Prove the Integral of log sin x from 0 to pi/2

This lesson proves the standard result that $\int_0^{\pi/2} \log(\sin x)\,dx = -\tfrac{\pi}{2}\log 2$. It is both a worked proof and a result worth remembering, since the same value appears in many exam questions. The whole proof rests on the properties of definite integrals.

Setting up the integral

Let

$I = \int_0^{\pi/2} \log(\sin x)\,dx.$

This is equation (1).

Applying the king property

Use the property $\int_0^a f(x)\,dx = \int_0^a f(a-x)\,dx$ with $a = \tfrac{\pi}{2}$. Replacing $x$ by $\tfrac{\pi}{2} - x$ and using $\sin\!\left(\tfrac{\pi}{2} - x\right) = \cos x$ gives

$I = \int_0^{\pi/2} \log\!\left(\sin\!\left(\tfrac{\pi}{2} - x\right)\right) dx = \int_0^{\pi/2} \log(\cos x)\,dx.$

This is equation (2).

Adding the two forms

Adding equations (1) and (2):

$2I = \int_0^{\pi/2} \big(\log(\sin x) + \log(\cos x)\big)\,dx = \int_0^{\pi/2} \log(\sin x \cos x)\,dx,$

using $\log a + \log b = \log(ab)$.

The log 2 trick

To turn $\sin x \cos x$ into $\sin 2x$, add and subtract $\log 2$:

$2I = \int_0^{\pi/2} \log(2\sin x \cos x)\,dx - \int_0^{\pi/2} \log 2\,dx.$

Since $2\sin x \cos x = \sin 2x$, and the second integral is a constant times the length of the interval,

$2I = \int_0^{\pi/2} \log(\sin 2x)\,dx - \log 2 \cdot \frac{\pi}{2}.$

Call this equation (3).

Evaluating the remaining integral

Let

$I_1 = \int_0^{\pi/2} \log(\sin 2x)\,dx.$

Substitute $2x = t$, so $2\,dx = dt$ and $dx = \tfrac{1}{2}\,dt$. When $x = 0$, $t = 0$; when $x = \tfrac{\pi}{2}$, $t = \pi$. Therefore

$I_1 = \frac{1}{2}\int_0^{\pi} \log(\sin t)\,dt.$

Folding back with symmetry

Apply the property $\int_0^{2a} f(x)\,dx = 2\int_0^{a} f(x)\,dx$ when $f(2a - x) = f(x)$. Here $2a = \pi$, and $\sin(\pi - t) = \sin t$, so $\log(\sin(\pi - t)) = \log(\sin t)$ and the condition holds.
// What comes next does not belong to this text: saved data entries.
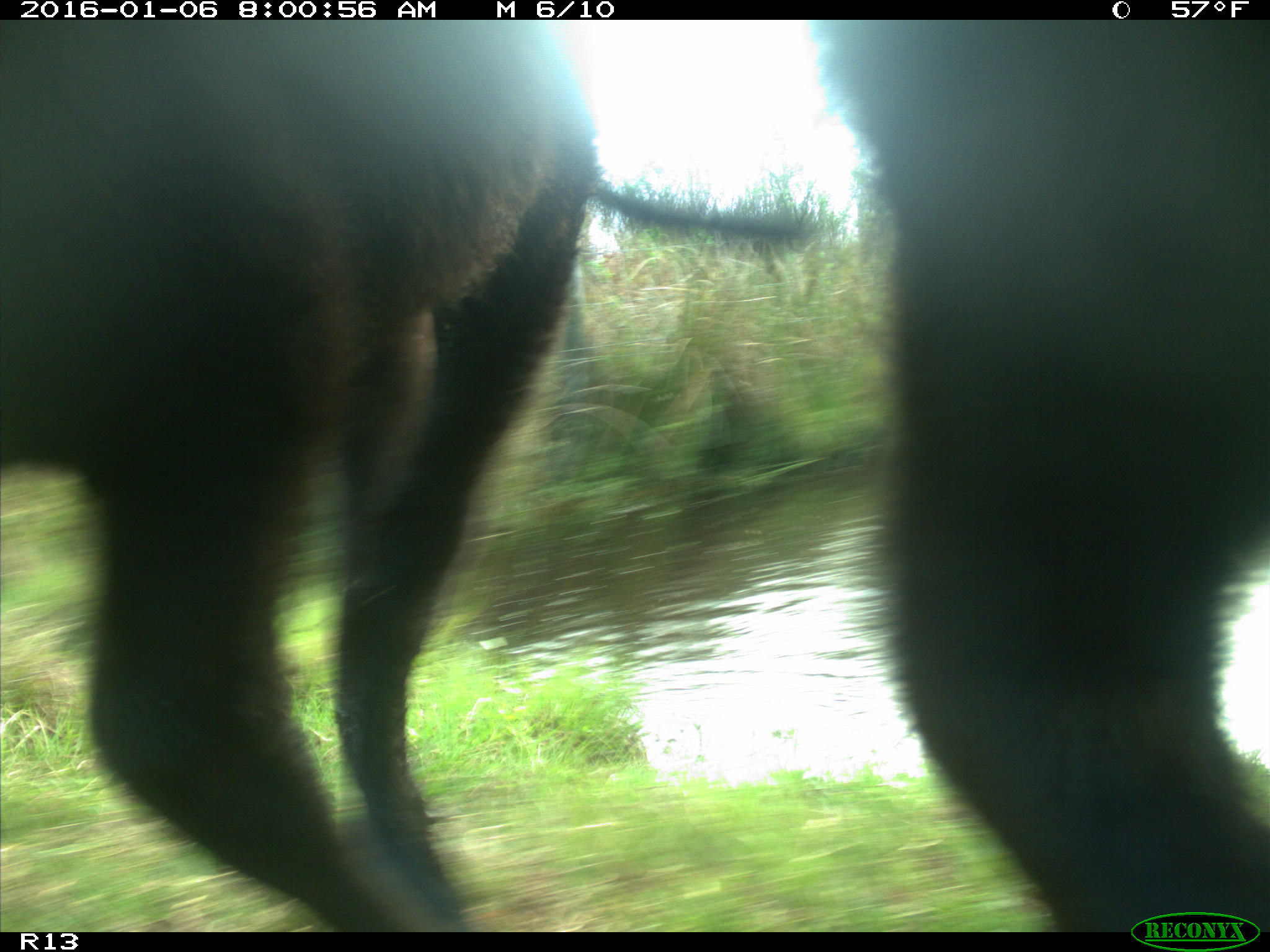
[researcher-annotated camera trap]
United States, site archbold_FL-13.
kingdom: Animalia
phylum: Chordata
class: Mammalia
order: Artiodactyla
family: Bovidae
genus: Bos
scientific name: Bos taurus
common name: domestic cow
Bos taurus (domestic cow).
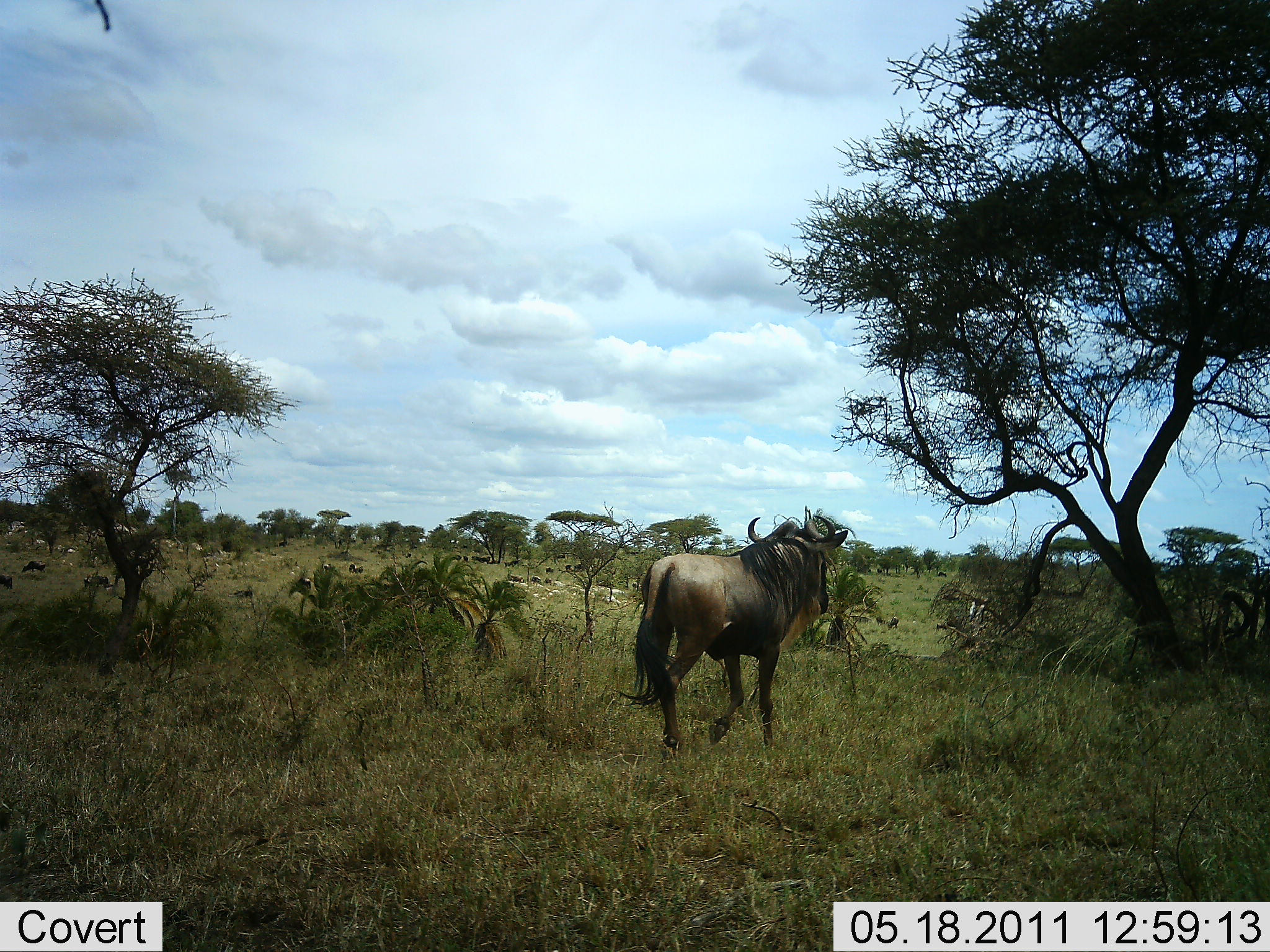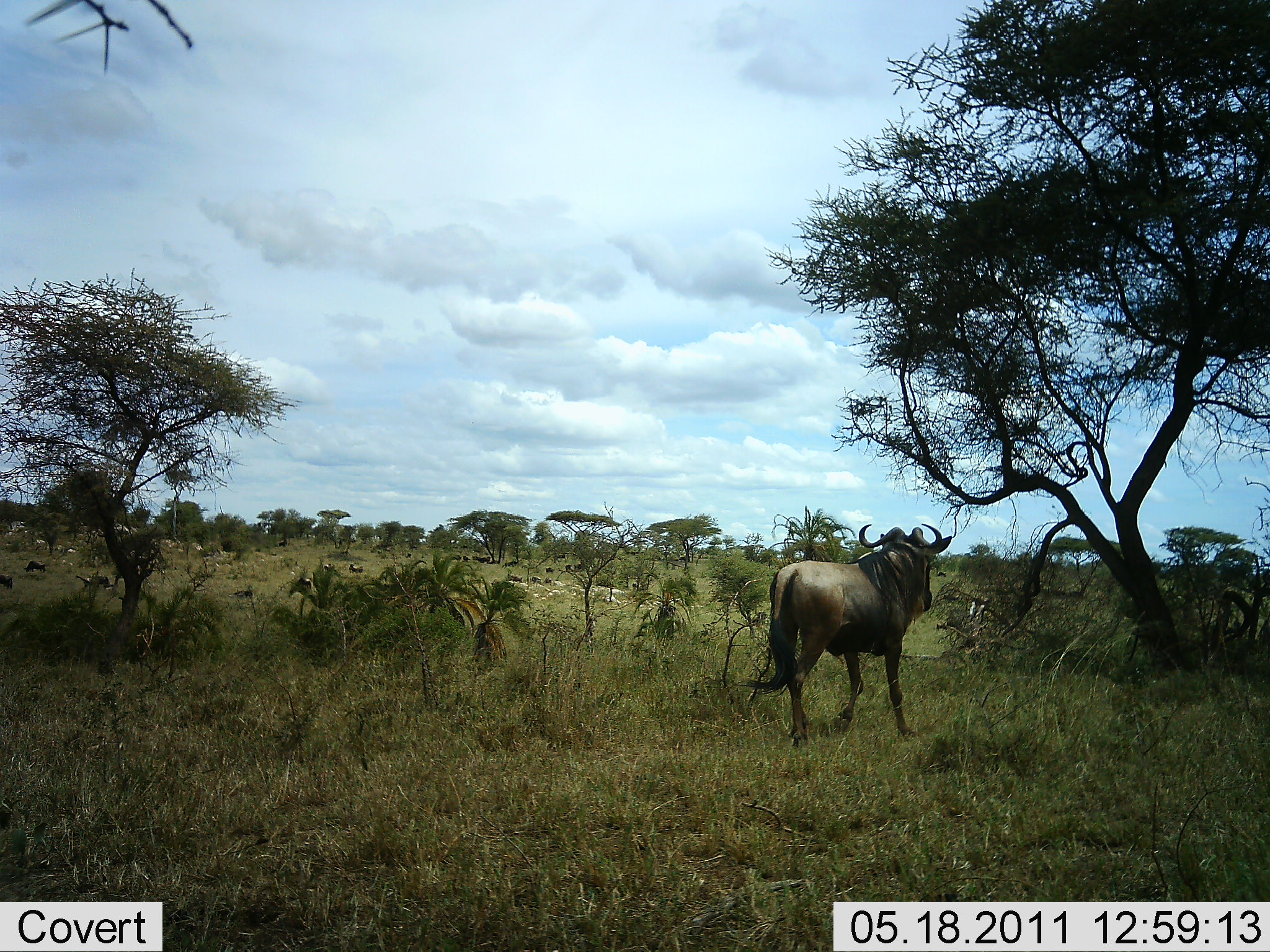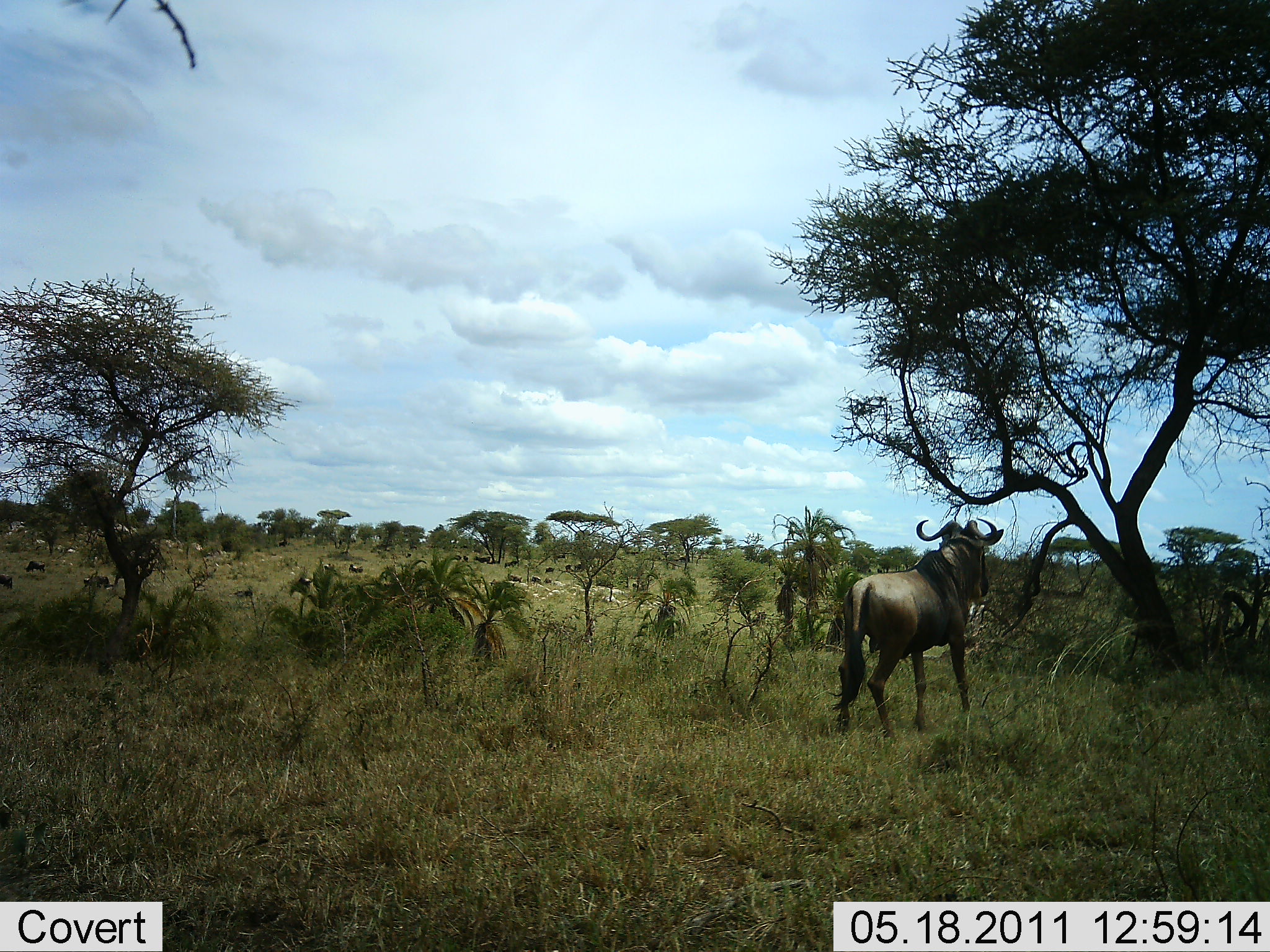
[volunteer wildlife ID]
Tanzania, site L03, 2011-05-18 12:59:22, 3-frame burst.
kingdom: Animalia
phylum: Chordata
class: Mammalia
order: Artiodactyla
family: Bovidae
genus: Connochaetes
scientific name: Connochaetes taurinus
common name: blue wildebeest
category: wildebeest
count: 1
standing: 45%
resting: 0%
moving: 73%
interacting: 0%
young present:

Thus

$I_1 = \frac{1}{2}\cdot 2\int_0^{\pi/2} \log(\sin t)\,dt = \int_0^{\pi/2} \log(\sin t)\,dt = I,$

since the variable of integration is just a dummy name.

Solving for I

Put $I_1 = I$ back into equation (3):

$2I = I - \frac{\pi}{2}\log 2.$

So $2I - I = -\tfrac{\pi}{2}\log 2$, which gives

$I = -\frac{\pi}{2}\log 2.$

Key takeaways

• $\int_0^{\pi/2} \log(\sin x)\,dx = \int_0^{\pi/2} \log(\cos x)\,dx = -\tfrac{\pi}{2}\log 2$.
• The king property $\int_0^a f(x)\,dx = \int_0^a f(a-x)\,dx$ turns sine into cosine and lets you add the two forms.
• Adding and subtracting $\log 2$ creates $\sin 2x$, and the symmetry property folds the integral back onto itself so you can solve for $I$ directly.